Stocks have been bouncing back strong from their August troubles, but Mark Hulbert says the tone of the rally isn’t a good one.
“Nothing so well illustrates Wall Street’s dangerously exuberant state of mind as its triple-digit rally in the wake of Larry Summers withdrawing from consideration to be the next Federal Reserve chairman,” Hulbert writes in a MarketWatch column. “Do you really believe the outlook for corporate earnings suddenly became much brighter just because Summers is no longer in the running to succeed Ben Bernanke?”
Hulbert says the Summers bounce is just one example of the stock market shrugging off bad news with little or no losses — and then “bouncing back” as though there actually had been a big decline. “According to contrarian analysis, this sentiment situation is at the opposite end of the spectrum from the wall of worry that bull markets like to climb,” he says. “It’s more akin to the slope of hope that bear markets like to descend.”

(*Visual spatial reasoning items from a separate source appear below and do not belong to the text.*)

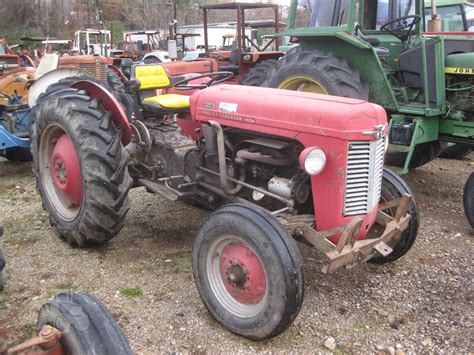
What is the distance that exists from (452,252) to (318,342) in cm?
166

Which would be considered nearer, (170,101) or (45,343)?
(45,343)

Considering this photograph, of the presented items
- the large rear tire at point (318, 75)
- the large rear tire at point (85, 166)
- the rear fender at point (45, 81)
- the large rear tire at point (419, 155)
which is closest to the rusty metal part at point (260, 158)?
the large rear tire at point (85, 166)

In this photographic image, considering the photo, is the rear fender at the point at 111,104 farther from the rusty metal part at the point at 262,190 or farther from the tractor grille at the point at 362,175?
the tractor grille at the point at 362,175

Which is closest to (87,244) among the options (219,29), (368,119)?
(368,119)

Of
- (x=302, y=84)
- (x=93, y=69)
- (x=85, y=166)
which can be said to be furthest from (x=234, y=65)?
(x=85, y=166)

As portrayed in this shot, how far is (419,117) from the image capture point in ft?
15.1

Hulbert notes that the average recommended equity exposure among the short term market timing newsletters he tracks is 56.6%, according to the Hulbert Stock Newsletter Sentiment Index — 45 percentage points higher than it was in late August. Such a big jump in such a short period is a concern, he says. He thinks the market is being driven more by mood than fundamentals, and says investors could be in for a rude awakening when the collective mood sours.